╭─ Material provided

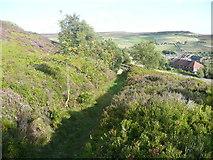 SE0028 : A row of Rowan trees alongside Wadsworth FP28, Old Town by Humphrey Bolton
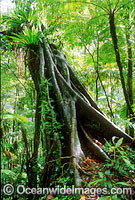 Strangler Fig Tree Lamington National Park Photo - Gary Bell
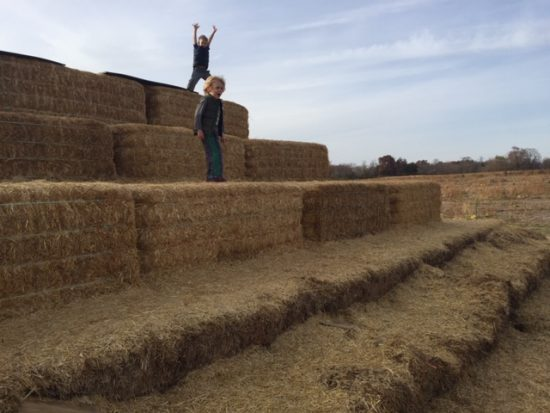 boys on stack of hay bales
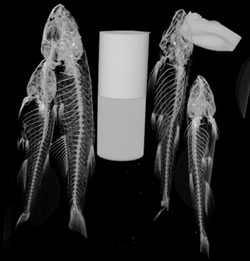 uCT fish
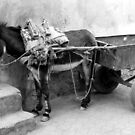 Little Donkey by Victoria Kidgell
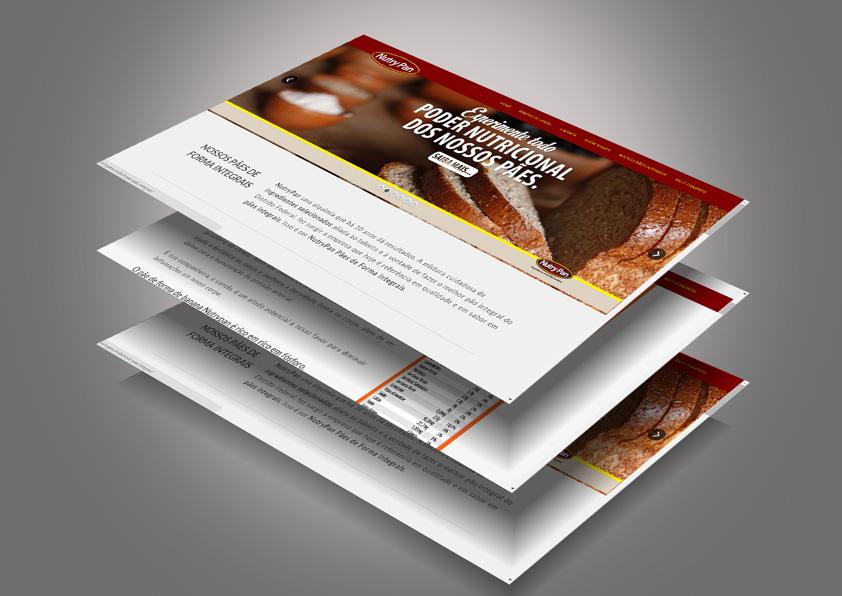 desenvolvimento-web-site-criacao-agencia-publicidade-brasilia-carcará4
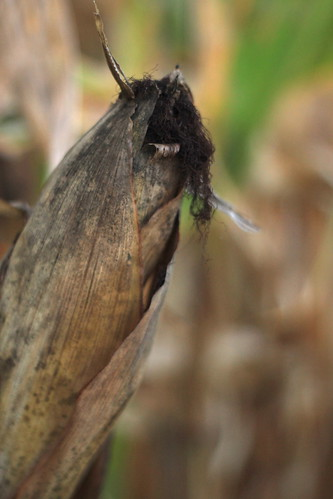 Indiana cornfield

╰─

Assigned task:
Copy out the data exactly and keep the pictures out.

Answer space:
 SE0028 : A row of Rowan trees alongside Wadsworth FP28, Old Town by Humphrey Bolton
 Strangler Fig Tree Lamington National Park Photo - Gary Bell
 boys on stack of hay bales
 uCT fish
 Little Donkey by Victoria Kidgell
 desenvolvimento-web-site-criacao-agencia-publicidade-brasilia-carcará4
 Indiana cornfield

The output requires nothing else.